Für Isabell Werth hat sich der Ausflug ins Nachbarland gelohnt. Die Dressurkönigin ließ zu keiner Zeit Zweifel an ihrer Form und der ihrer Pferde aufkommen. Vier Siege bei vier Starts bedeuteten das Maximalziel. In der Kürtour brachte sie ihren 14 Jahre alten westfälischen Wallach Emilio v. Ehrenpreis an den Start. Nach seinem deutlichen Sieg im Grand Prix mit über 79 Prozent wusste er auch in der Kür zu überzeugen: 86,2 Prozent.
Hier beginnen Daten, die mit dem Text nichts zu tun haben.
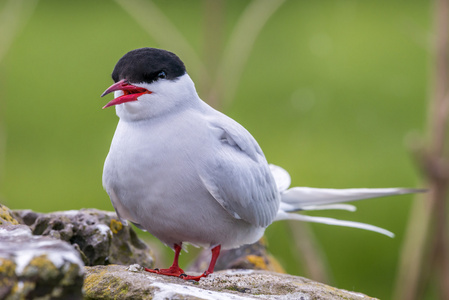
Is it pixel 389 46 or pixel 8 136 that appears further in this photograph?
pixel 389 46

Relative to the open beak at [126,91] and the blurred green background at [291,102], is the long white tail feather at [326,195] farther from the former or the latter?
the blurred green background at [291,102]

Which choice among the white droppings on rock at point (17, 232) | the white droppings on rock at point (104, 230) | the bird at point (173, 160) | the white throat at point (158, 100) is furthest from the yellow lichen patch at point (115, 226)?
the white droppings on rock at point (17, 232)

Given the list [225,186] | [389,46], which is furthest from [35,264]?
[389,46]

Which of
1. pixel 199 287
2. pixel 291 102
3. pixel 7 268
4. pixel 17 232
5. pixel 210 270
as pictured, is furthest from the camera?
pixel 291 102

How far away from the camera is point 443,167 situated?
5.58m

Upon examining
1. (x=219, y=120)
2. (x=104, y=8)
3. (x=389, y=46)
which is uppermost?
(x=389, y=46)

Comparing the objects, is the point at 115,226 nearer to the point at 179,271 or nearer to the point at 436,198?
the point at 179,271

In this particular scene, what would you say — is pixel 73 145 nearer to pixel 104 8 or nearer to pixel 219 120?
pixel 104 8

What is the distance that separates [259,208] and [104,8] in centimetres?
843

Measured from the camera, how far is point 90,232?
360 cm

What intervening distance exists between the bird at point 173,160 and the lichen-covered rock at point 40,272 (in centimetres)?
101

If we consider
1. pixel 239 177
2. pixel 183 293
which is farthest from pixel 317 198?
pixel 183 293

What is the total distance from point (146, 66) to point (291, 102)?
6.47m

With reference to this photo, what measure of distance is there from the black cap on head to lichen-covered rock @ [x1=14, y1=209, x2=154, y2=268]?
2.85 ft
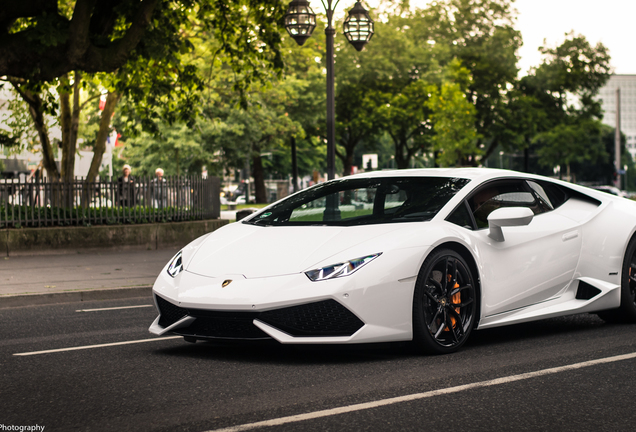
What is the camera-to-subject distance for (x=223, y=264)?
543cm

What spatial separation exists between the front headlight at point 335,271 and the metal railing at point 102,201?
38.7 ft

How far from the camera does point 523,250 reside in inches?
240

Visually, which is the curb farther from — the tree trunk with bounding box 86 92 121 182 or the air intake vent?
the tree trunk with bounding box 86 92 121 182

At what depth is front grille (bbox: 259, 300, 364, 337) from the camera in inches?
198

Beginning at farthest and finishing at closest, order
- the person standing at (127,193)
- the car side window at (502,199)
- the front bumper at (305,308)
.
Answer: the person standing at (127,193) < the car side window at (502,199) < the front bumper at (305,308)

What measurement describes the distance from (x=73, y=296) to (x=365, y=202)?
17.1 feet

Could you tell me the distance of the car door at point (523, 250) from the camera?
586 cm

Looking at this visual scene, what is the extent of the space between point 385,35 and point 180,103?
28.2 meters

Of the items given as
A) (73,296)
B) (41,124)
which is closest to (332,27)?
(73,296)

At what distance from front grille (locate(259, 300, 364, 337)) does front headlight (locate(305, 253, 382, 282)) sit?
0.53ft

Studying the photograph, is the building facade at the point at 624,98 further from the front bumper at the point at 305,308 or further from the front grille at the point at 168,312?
the front grille at the point at 168,312

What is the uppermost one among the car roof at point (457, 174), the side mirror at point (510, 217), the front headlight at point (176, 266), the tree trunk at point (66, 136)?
the tree trunk at point (66, 136)

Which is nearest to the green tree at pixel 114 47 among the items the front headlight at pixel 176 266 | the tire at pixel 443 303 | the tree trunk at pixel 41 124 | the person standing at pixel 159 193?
the tree trunk at pixel 41 124

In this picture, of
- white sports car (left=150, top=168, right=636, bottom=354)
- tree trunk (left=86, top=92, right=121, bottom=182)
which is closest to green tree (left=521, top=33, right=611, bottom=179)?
tree trunk (left=86, top=92, right=121, bottom=182)
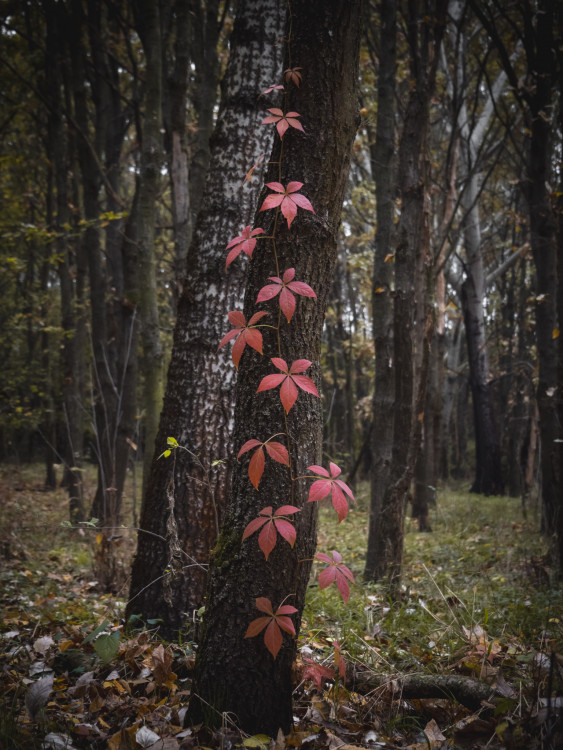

Die Rekordsiegerin war zufrieden, betrachtete ihre Leistungen aber kritisch: „Ein bisschen Luft nach oben ist noch. Das ist Jammern auf hohem Niveau, aber man sucht immer nach diesen paar Prozent. Anders geht es nicht, Stillstand bedeutet Rückschritt“, sagte die 50-Jährige. Platz zwei in beiden Prüfungen belegte Victoria Max-Theurer mit dem zehn Jahre alten westfälischen Hengst Rockabilly, ein Sohn des Rock Forever (Grand Prix: 73,56, Kür: 81,225).

Die zweite Dressurtour mit Grand Prix und Grand Prix Special bestritt Isabell Werth mit einem Pferd, das der Gastgeberfamilie Max-Theurer gehört. DSP Quantaz, ein zehn jähriger Quaterback-Sohn aus der brandenburgischen Zucht, präsentierte sich mit Werth bereits international im vergangenen Jahr in Mannheim und Wiesbaden, kehrte dann fürs Turnier in Cappel zu Victoria Max-Theurer zurück und zeigte nun mit Isabell Werth einen fantastischen Grand Prix Special, den die Richter mit 80,149 Prozent bewerteten. Im Grand Prix hatte das Paar ebenso mit sattem Vorsprung geführt (79,5). Wiederum zweimal Platz zwei lautete die Bilanz für Victoria Max-Theurer, die erstmals ihren Neuzugang Abbeglen FH NRW auf internationalem Parkett präsentierte. Die 34-jährige mehrfache österreichische Meisterin hatte den westfälischen Wallach vor einigen Monaten von Marcus Hermes übernommen. Im Grand Prix gab es 73,565 Prozent, im Special 77,702.